WRITTEN REQUEST>
Retype the blog post word for word, from "It started with" to "jealous now :D.".

DOCUMENT TEXT>
◆ ◆ ◆ ◆ ◆ ◆ ◆
I've been obssesed with card throwing lately, and I don't know why. The card you see here is a memoir from a class trip I had back in Malaysia. I remember getting this at the Genting Highlands Arcade (Theme park.) It's broken. Ironic, Broken Memories.

It started with regular poker cards, and when I realized I could actually do more damage with a hard plastic card, I started throwing it at a wall, repeatedly, and this is the result. Since then, I've been looking for hard plastic cards to keep as extras to just throw around for fun. I know I'm lame! So don't tell me that. I kinda even took some "point cards" from subway just so I could throw em'. :D I'm so retarded.

Oh, the card above was actually the things that killed the 2 hours the othernight. Hence, the brokeness.



Oh! This is bloody cool. Someone got an XBox + Guitar Hero Band Kit from Someone for Valentine's day. IT WAS AMAZING D: I feel so jealous now :D.

Either way, It's a weird thing that Guitar Hero is so amazingly popular here. It's like the game EVERYBODY plays. Well, that and WoW. The sheer numbers astound me sometimes.


Look what I found the Other day! I forgot I brought it from Malaysia, ain't it just bloody cute!? :D

Anyway, Life's been really stressful lately, and I think it's all in my mind. No idea why I haven't really been going out and doing anything this week. I feel bad for always sticking to Ben and friends like glue, I feel like I'm intruding and I'm not even in the inner circle! I should tone it down a little bit. Hm. I have a feeling my annoyance is acting up again.
◆ ◆ ◆ ◆ ◆ ◆ ◆
ENTRIES>
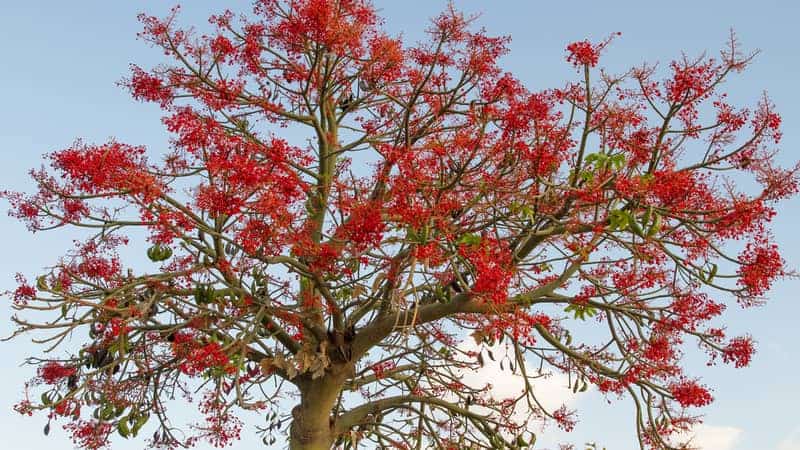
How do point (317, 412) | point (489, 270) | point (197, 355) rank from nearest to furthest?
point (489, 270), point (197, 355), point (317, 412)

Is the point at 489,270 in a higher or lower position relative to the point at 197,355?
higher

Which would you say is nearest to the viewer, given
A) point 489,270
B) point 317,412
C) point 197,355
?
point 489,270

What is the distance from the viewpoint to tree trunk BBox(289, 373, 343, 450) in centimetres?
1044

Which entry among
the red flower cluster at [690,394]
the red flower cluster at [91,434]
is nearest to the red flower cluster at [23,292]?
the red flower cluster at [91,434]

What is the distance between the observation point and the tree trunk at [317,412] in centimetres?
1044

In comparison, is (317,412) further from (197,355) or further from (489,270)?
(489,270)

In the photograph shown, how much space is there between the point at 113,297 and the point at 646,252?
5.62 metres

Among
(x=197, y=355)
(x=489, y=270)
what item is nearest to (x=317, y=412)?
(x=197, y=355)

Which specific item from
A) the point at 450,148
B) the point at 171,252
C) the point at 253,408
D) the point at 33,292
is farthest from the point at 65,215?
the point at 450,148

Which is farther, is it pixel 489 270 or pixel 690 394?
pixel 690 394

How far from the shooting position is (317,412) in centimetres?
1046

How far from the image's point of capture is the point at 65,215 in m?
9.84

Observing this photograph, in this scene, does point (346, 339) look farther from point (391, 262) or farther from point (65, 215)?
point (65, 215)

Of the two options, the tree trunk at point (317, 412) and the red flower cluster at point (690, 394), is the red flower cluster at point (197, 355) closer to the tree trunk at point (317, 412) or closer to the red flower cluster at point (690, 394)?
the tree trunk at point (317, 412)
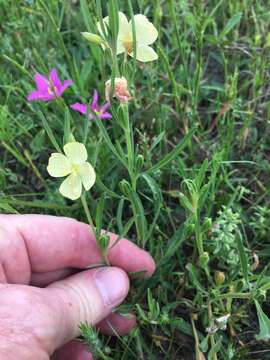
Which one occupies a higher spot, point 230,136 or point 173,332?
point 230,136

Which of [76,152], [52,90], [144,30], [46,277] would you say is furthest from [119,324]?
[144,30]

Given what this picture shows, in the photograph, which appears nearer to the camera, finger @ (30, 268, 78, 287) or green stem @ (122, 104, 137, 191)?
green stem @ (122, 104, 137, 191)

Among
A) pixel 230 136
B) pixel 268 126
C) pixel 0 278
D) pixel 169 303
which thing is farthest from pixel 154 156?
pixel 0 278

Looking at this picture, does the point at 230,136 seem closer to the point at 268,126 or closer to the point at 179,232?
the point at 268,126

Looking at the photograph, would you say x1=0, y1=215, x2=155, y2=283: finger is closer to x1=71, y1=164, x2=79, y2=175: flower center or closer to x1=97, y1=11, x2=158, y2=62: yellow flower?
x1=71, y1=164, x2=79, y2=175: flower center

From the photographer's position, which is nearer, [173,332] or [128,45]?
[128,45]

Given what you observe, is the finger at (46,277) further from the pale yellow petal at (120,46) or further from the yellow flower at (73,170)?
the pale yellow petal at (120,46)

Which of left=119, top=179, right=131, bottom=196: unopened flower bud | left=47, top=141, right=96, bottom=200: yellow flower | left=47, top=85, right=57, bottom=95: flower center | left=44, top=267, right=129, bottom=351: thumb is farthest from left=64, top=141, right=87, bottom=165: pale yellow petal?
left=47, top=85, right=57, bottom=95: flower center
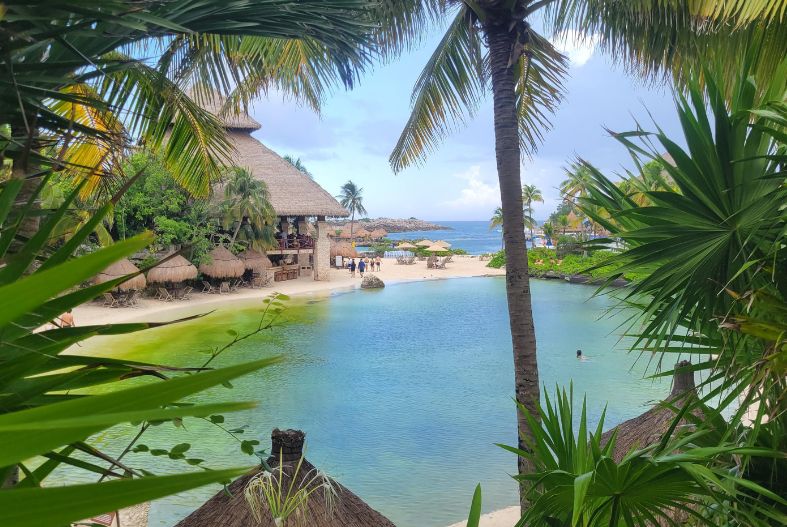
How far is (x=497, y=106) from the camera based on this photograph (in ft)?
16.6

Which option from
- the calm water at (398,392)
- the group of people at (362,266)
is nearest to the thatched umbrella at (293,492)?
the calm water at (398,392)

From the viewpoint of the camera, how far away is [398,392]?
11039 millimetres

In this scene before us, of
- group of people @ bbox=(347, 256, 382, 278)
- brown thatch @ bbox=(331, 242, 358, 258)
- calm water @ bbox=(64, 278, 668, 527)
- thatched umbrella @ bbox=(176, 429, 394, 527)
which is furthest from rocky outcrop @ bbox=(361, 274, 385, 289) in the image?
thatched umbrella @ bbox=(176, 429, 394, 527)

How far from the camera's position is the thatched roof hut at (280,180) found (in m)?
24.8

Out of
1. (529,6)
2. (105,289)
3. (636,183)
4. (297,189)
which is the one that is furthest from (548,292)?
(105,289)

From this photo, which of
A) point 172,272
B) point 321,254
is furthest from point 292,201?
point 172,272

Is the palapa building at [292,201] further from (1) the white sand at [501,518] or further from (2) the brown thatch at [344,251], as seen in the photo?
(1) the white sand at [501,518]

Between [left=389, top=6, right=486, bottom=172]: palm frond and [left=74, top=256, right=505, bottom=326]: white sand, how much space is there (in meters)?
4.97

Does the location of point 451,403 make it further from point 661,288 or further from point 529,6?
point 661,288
◆ ◆ ◆ ◆ ◆ ◆ ◆
FULL ANSWER>
It started with regular poker cards, and when I realized I could actually do more damage with a hard plastic card, I started throwing it at a wall, repeatedly, and this is the result. Since then, I've been looking for hard plastic cards to keep as extras to just throw around for fun. I know I'm lame! So don't tell me that. I kinda even took some "point cards" from subway just so I could throw em'. :D I'm so retarded.

Oh, the card above was actually the things that killed the 2 hours the othernight. Hence, the brokeness.



Oh! This is bloody cool. Someone got an XBox + Guitar Hero Band Kit from Someone for Valentine's day. IT WAS AMAZING D: I feel so jealous now :D.